# QUESTIONS TO ANSWER
#1 In the article on ChatGPT age prediction, rewrite everything from "In other words, it" down to "reason or another.", replacing "accuracy" with "precision".
#2 Translate this sentence from the article on ChatGPT age prediction into Spanish: "OpenAI joins a growing list of companies using Persona’s biometric age verification."
#3 Summarize the article on ChatGPT age prediction in three sentences.
START TEXT
For ChatGPT, OpenAI rolls out age inference system similar to YouTube’s

One of the more unheralded battles being decided in the development of the age assurance industry is how, exactly, to talk about it. What began as “age verification” has grown into the broader blanket term, age assurance, which also includes age estimation methods based on both biometrics and email, and age inference technology that analyzes behavioral and usage patterns to infer a user’s age.
One of the purposes of the international standard for age assurance, ISO/IEC 27566-1, is to standardize the lexicon with clear definitions. Australia’s Age Assurance Technology Trial also contributed to the effort. But for the age assurance sector, which is currently booming and changing at pace to meet new demands, there is ongoing tension between the need to stabilize the language of age assurance, and the desire to reframe, reinvent and promote evolving age assurance technologies.
The latest example comes from OpenAI, which has announced that it is rolling out “age prediction” on ChatGPT, its popular but controversial large language model (LLM) chatbot. According to an article from the company, age prediction can “help determine whether an account likely belongs to someone under 18, so the right experience and safeguards can be applied to teens.”
Persona’s biometric age verification in large-language camouflage
The default age assurance process for ChatGPT falls back on an appeals process using traditional age verification based on Persona‘s selfie biometrics. The process is billed by OpenAI as a “fast,” “simple” and secure “identity-verification service,” but without clear and plain-spoken labels like “age verification,” “biometrics” or “facial recognition.”
OpenAI joins a growing list of companies using Persona’s biometric age verification. That list also includes Roblox, Substack, Reddit and an “experiment” by Discord.
‘Age prediction’ enters the lexical party, dressed in motley
The age prediction model “looks at a combination of behavioral and account-level signals, including how long an account has existed, typical times of day when someone is active, usage patterns over time, and a user’s stated age.”
In other words, it is categorically the same as the machine learning models YouTube has deployed for its age inference system: it reads and analyzes how a user interacts with ChatGPT, accruing ever more data – ostensibly to protect the well-being of youth, but also useful for feeding back into the model. “Deploying age prediction helps us learn which signals improve accuracy,” OpenAI says, “and we use those learnings to continuously refine the model over time.” ChatGPT is always learning, for one reason or another.
For teens, less gore and violent role play, fewer dangerous viral challenges
In terms of safeguards, OpenAI says that if its system determines that a user is under 18, “ChatGPT automatically applies additional protections designed to reduce exposure to sensitive content.” This includes graphic violence and gore; “sexual, romantic, or violent role play;” “content that promotes extreme beauty standards, unhealthy dieting, or body shaming;” and “viral challenges that could encourage risky or harmful behavior in minors.”
END TEXT
START THE DATA
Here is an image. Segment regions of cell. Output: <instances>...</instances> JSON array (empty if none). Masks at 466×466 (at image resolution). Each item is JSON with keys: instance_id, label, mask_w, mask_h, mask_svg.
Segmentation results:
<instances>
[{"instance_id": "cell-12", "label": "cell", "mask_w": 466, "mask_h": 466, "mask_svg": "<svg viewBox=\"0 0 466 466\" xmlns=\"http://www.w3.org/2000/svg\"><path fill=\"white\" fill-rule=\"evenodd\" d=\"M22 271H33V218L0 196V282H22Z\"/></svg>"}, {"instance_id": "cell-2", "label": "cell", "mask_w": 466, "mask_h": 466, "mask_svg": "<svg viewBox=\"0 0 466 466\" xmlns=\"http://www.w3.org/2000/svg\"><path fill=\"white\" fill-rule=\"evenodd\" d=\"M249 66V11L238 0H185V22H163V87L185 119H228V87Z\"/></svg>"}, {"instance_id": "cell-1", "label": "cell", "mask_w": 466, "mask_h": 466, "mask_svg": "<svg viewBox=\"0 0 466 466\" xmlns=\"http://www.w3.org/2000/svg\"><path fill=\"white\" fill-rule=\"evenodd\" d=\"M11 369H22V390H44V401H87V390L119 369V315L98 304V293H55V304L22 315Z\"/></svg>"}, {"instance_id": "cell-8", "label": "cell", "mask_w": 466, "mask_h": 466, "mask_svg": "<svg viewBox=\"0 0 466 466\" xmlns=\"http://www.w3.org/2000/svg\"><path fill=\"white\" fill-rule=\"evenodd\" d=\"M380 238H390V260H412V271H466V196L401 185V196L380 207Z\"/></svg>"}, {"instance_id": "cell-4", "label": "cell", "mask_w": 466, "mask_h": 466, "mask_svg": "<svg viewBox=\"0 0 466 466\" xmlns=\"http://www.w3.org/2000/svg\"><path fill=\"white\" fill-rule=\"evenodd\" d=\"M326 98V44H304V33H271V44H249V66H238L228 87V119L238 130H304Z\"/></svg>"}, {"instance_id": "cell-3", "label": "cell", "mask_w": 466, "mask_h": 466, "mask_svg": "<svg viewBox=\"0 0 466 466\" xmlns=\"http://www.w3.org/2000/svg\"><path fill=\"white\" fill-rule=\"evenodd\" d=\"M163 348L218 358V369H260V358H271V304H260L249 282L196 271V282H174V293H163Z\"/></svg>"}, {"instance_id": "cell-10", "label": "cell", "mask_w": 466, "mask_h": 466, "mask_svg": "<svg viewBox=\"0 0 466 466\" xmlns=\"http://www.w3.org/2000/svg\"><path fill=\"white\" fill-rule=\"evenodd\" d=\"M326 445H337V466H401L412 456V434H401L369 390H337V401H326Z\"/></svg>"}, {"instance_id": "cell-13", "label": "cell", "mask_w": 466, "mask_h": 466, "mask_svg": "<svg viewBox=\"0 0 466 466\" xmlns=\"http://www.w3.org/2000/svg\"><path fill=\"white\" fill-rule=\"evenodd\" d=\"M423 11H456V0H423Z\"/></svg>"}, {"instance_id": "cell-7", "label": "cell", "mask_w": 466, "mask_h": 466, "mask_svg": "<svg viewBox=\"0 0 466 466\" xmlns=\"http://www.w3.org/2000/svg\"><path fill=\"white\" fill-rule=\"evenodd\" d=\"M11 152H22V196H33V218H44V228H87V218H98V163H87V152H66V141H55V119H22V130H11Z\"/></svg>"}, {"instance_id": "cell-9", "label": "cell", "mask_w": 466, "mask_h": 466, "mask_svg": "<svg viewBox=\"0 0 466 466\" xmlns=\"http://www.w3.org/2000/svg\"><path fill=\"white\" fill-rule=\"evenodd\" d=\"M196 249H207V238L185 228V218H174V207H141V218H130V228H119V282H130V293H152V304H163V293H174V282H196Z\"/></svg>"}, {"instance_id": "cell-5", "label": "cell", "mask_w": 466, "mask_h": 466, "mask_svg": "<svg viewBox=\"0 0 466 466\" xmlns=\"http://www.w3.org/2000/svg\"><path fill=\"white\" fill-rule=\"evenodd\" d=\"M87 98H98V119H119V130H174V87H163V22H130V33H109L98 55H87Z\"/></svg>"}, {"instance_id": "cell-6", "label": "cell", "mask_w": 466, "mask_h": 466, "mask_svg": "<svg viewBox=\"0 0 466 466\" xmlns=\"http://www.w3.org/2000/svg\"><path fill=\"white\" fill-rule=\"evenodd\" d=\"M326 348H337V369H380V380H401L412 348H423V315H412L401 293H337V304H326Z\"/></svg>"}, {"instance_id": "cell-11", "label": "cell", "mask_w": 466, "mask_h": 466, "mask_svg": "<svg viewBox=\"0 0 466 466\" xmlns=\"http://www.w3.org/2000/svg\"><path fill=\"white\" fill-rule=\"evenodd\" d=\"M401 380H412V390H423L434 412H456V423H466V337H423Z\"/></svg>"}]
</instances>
END THE DATA
# RESPONSES BY TASK
#1
In other words, it is categorically the same as the machine learning models YouTube has deployed for its age inference system: it reads and analyzes how a user interacts with ChatGPT, accruing ever more data – ostensibly to protect the well-being of youth, but also useful for feeding back into the model. “Deploying age prediction helps us learn which signals improve precision,” OpenAI says, “and we use those learnings to continuously refine the model over time.” ChatGPT is always learning, for one reason or another.

#2 OpenAI se suma a una lista creciente de empresas que utilizan la verificación biométrica de edad de Persona.

#3 The age assurance sector faces ongoing tension between stabilizing its terminology and reframing and promoting its evolving technologies. OpenAI is rolling out "age prediction" on ChatGPT, a model that infers whether an account likely belongs to someone under 18 from behavioral and account-level signals, much like YouTube's age inference system, and it falls back on an appeals process using Persona's selfie biometrics. When the system determines that a user is under 18, ChatGPT automatically applies additional protections that reduce exposure to sensitive content such as graphic violence, certain role play and harmful viral challenges.